But the swirling controversies about 13-year old Jahi McMath, including a video of her parents explaining why they refuse to accept that she is "dead", demonstrate vividly and painfully that it no longer is.
Her parents are not the first to question current medical and legal definitions of when someone is "dead" -- I was involved myself in a very difficult case at my own hospital several years ago.
For Jahi's doctors, it was simple, obvious, and indisputable.
On December 9th, Jahi suffered a major hemorrhage after throat surgery, and despite full life support, including a mechanical ventilator to breathe for her, lapsed into a deep coma. On December 12, doctors confirmed that she had irreversible loss of all brain function (a result of her brain being deprived of oxygen for too long), and in accordance with legal standards for defining and determining death, declared her dead and issued a death certificate.
For Jahi's parents, it was also simple, obvious, and indisputable.
As her mother said, "Her heart is still beating, so there is still life there."
As is typical in "brain death", because of the "life support" machines, including the mechanical ventilator that was breathing for her, the rest of her body, including her heart, had continued to receive oxygen, and so had continued to function.
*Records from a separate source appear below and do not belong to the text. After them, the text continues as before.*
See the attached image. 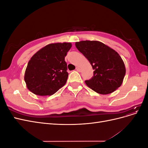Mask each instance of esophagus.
Here are the masks:
<instances>
[{
	"instance_id": "34e87169",
	"label": "esophagus",
	"mask_w": 148,
	"mask_h": 148,
	"mask_svg": "<svg viewBox=\"0 0 148 148\" xmlns=\"http://www.w3.org/2000/svg\"><path fill=\"white\" fill-rule=\"evenodd\" d=\"M76 70H77L78 71H81V69H80L78 66H77V68H76Z\"/></svg>"
}]
</instances>
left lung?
Masks as SVG:
<instances>
[{
    "mask_svg": "<svg viewBox=\"0 0 148 148\" xmlns=\"http://www.w3.org/2000/svg\"><path fill=\"white\" fill-rule=\"evenodd\" d=\"M76 47L91 64L94 70L87 86L101 95H108L118 89L126 73L124 62L113 49L97 41L75 42Z\"/></svg>",
    "mask_w": 148,
    "mask_h": 148,
    "instance_id": "1",
    "label": "left lung"
}]
</instances>
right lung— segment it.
Segmentation results:
<instances>
[{
    "instance_id": "1",
    "label": "right lung",
    "mask_w": 148,
    "mask_h": 148,
    "mask_svg": "<svg viewBox=\"0 0 148 148\" xmlns=\"http://www.w3.org/2000/svg\"><path fill=\"white\" fill-rule=\"evenodd\" d=\"M70 42L49 44L31 58L25 73L29 90L39 96H51L63 87L69 73L65 61Z\"/></svg>"
}]
</instances>
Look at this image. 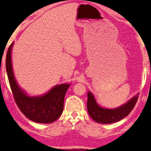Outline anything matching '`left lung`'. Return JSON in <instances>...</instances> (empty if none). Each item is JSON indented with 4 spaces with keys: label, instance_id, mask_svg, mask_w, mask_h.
I'll return each mask as SVG.
<instances>
[{
    "label": "left lung",
    "instance_id": "1",
    "mask_svg": "<svg viewBox=\"0 0 151 151\" xmlns=\"http://www.w3.org/2000/svg\"><path fill=\"white\" fill-rule=\"evenodd\" d=\"M87 95V110L89 115L95 122L102 124H110L123 119L132 112L138 99L137 94L128 102L119 108L106 109L101 108L97 104L95 97L90 91H88Z\"/></svg>",
    "mask_w": 151,
    "mask_h": 151
}]
</instances>
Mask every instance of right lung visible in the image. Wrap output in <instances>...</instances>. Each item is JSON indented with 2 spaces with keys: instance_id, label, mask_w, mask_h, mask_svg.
<instances>
[{
  "instance_id": "right-lung-1",
  "label": "right lung",
  "mask_w": 151,
  "mask_h": 151,
  "mask_svg": "<svg viewBox=\"0 0 151 151\" xmlns=\"http://www.w3.org/2000/svg\"><path fill=\"white\" fill-rule=\"evenodd\" d=\"M9 47L6 56V70L9 82L17 107L26 117L39 123H51L62 114L65 93L70 84L56 85L45 95L37 97L28 96L19 88L15 79L12 63V50Z\"/></svg>"
}]
</instances>
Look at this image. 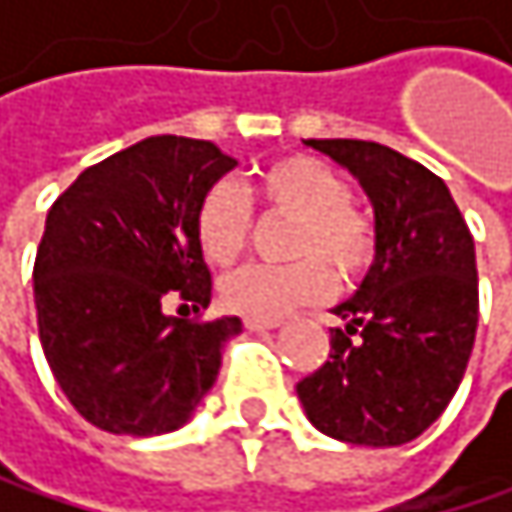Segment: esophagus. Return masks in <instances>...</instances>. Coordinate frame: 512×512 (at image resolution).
<instances>
[{
  "label": "esophagus",
  "instance_id": "1",
  "mask_svg": "<svg viewBox=\"0 0 512 512\" xmlns=\"http://www.w3.org/2000/svg\"><path fill=\"white\" fill-rule=\"evenodd\" d=\"M279 325V319H258V316H245V328L248 331H270V328H276Z\"/></svg>",
  "mask_w": 512,
  "mask_h": 512
}]
</instances>
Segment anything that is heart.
Wrapping results in <instances>:
<instances>
[{
    "label": "heart",
    "mask_w": 512,
    "mask_h": 512,
    "mask_svg": "<svg viewBox=\"0 0 512 512\" xmlns=\"http://www.w3.org/2000/svg\"><path fill=\"white\" fill-rule=\"evenodd\" d=\"M270 211L298 214L291 254L301 261L270 267L251 264L230 273L221 285L227 310L258 319H282L331 291L328 264L341 276H356L375 258V227L350 205V187L328 162L288 156L258 171L251 184ZM196 242L205 261L227 267L248 245L251 205L233 184H214L196 205Z\"/></svg>",
    "instance_id": "obj_1"
}]
</instances>
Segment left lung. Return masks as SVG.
<instances>
[{"instance_id":"obj_1","label":"left lung","mask_w":512,"mask_h":512,"mask_svg":"<svg viewBox=\"0 0 512 512\" xmlns=\"http://www.w3.org/2000/svg\"><path fill=\"white\" fill-rule=\"evenodd\" d=\"M362 184L375 264L334 307L328 362L298 384L310 424L350 445L418 439L455 396L476 341V248L442 178L375 141H304Z\"/></svg>"}]
</instances>
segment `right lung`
Returning a JSON list of instances; mask_svg holds the SVG:
<instances>
[{
    "mask_svg": "<svg viewBox=\"0 0 512 512\" xmlns=\"http://www.w3.org/2000/svg\"><path fill=\"white\" fill-rule=\"evenodd\" d=\"M233 168L211 141L156 134L85 168L51 205L33 267L39 341L88 424L171 433L218 381L242 319H181L168 304H211L193 221L205 190Z\"/></svg>",
    "mask_w": 512,
    "mask_h": 512,
    "instance_id": "add662e5",
    "label": "right lung"
}]
</instances>
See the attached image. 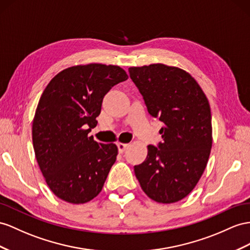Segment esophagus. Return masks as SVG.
<instances>
[{
  "instance_id": "1",
  "label": "esophagus",
  "mask_w": 250,
  "mask_h": 250,
  "mask_svg": "<svg viewBox=\"0 0 250 250\" xmlns=\"http://www.w3.org/2000/svg\"><path fill=\"white\" fill-rule=\"evenodd\" d=\"M127 146H129V145L123 144V143H117V146H118V151H119V153H124V152L126 150Z\"/></svg>"
}]
</instances>
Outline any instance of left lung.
I'll use <instances>...</instances> for the list:
<instances>
[{"instance_id":"8db88e82","label":"left lung","mask_w":250,"mask_h":250,"mask_svg":"<svg viewBox=\"0 0 250 250\" xmlns=\"http://www.w3.org/2000/svg\"><path fill=\"white\" fill-rule=\"evenodd\" d=\"M148 112L161 120L163 142L149 145L146 161L134 166L145 193L171 204L194 189L206 168L212 146L210 105L190 74L165 64L130 67Z\"/></svg>"}]
</instances>
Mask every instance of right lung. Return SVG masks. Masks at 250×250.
<instances>
[{
    "label": "right lung",
    "instance_id": "1",
    "mask_svg": "<svg viewBox=\"0 0 250 250\" xmlns=\"http://www.w3.org/2000/svg\"><path fill=\"white\" fill-rule=\"evenodd\" d=\"M126 79L119 66L92 63L63 69L44 89L33 123L34 150L49 189L61 200L84 204L102 190L118 149L88 133L97 125L105 94Z\"/></svg>",
    "mask_w": 250,
    "mask_h": 250
}]
</instances>
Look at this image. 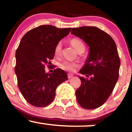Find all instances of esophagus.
<instances>
[{
  "label": "esophagus",
  "instance_id": "1",
  "mask_svg": "<svg viewBox=\"0 0 132 132\" xmlns=\"http://www.w3.org/2000/svg\"><path fill=\"white\" fill-rule=\"evenodd\" d=\"M73 74H70V73H69V74H68V77L69 79H70V78H71V77H73Z\"/></svg>",
  "mask_w": 132,
  "mask_h": 132
}]
</instances>
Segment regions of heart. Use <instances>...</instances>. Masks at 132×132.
<instances>
[{
	"label": "heart",
	"mask_w": 132,
	"mask_h": 132,
	"mask_svg": "<svg viewBox=\"0 0 132 132\" xmlns=\"http://www.w3.org/2000/svg\"><path fill=\"white\" fill-rule=\"evenodd\" d=\"M70 42L71 45H72V47H74V48L75 49L76 51L79 50V49L82 48V47H84L83 42L78 39L74 38V39H71ZM61 43H58L55 48V51H54L55 56H60L61 52ZM59 66L60 68H61L62 69H64L65 71H69V72H73V71H74V70H75L76 68L78 67L79 64H77V63H76V62H72L67 61V60H65V61L60 63Z\"/></svg>",
	"instance_id": "heart-1"
}]
</instances>
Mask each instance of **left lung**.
Wrapping results in <instances>:
<instances>
[{
    "mask_svg": "<svg viewBox=\"0 0 132 132\" xmlns=\"http://www.w3.org/2000/svg\"><path fill=\"white\" fill-rule=\"evenodd\" d=\"M71 34L89 47L88 56L79 71L89 78L79 76L81 85L76 91V99L84 108H98L108 99L119 79L120 61L116 44L108 34L96 27L72 28Z\"/></svg>",
    "mask_w": 132,
    "mask_h": 132,
    "instance_id": "obj_1",
    "label": "left lung"
}]
</instances>
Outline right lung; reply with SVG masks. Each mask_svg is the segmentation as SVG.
I'll list each match as a JSON object with an SVG mask.
<instances>
[{"label":"right lung","instance_id":"1","mask_svg":"<svg viewBox=\"0 0 132 132\" xmlns=\"http://www.w3.org/2000/svg\"><path fill=\"white\" fill-rule=\"evenodd\" d=\"M71 28L60 29L42 25L25 34L16 51L15 72L18 85L24 99L36 107H45L53 101L57 87L68 80L67 74L57 68L46 72L45 65L51 64L55 48L69 34Z\"/></svg>","mask_w":132,"mask_h":132}]
</instances>
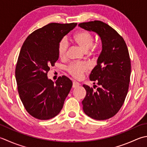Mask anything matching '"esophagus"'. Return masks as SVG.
<instances>
[{
  "mask_svg": "<svg viewBox=\"0 0 147 147\" xmlns=\"http://www.w3.org/2000/svg\"><path fill=\"white\" fill-rule=\"evenodd\" d=\"M80 86V83L77 82H73V88H76Z\"/></svg>",
  "mask_w": 147,
  "mask_h": 147,
  "instance_id": "1",
  "label": "esophagus"
}]
</instances>
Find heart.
I'll return each mask as SVG.
<instances>
[{"mask_svg": "<svg viewBox=\"0 0 147 147\" xmlns=\"http://www.w3.org/2000/svg\"><path fill=\"white\" fill-rule=\"evenodd\" d=\"M94 40L92 34L89 31L82 30L77 32L73 37V41L83 50L87 51L92 46ZM69 42L66 37H64L59 45V54L61 59H65L67 56ZM89 69V66L85 63H74L67 67V71L76 79H80L83 73Z\"/></svg>", "mask_w": 147, "mask_h": 147, "instance_id": "b5f03b06", "label": "heart"}]
</instances>
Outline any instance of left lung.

But she was now "legally dead" in accordance with standard "brain death" criteria that are accepted in all 50 states. Normally, all machines are then stopped. With her brain itself not functioning at all, she would not take any breaths on her own, oxygen to her heart would plummet, her heart would stop beating, and her body would be transferred to a funeral home. Her parents, however, refused to accept that, and promptly went to court, which ordered that the mechanical ventilator be continued until the case could be reviewed in more detail.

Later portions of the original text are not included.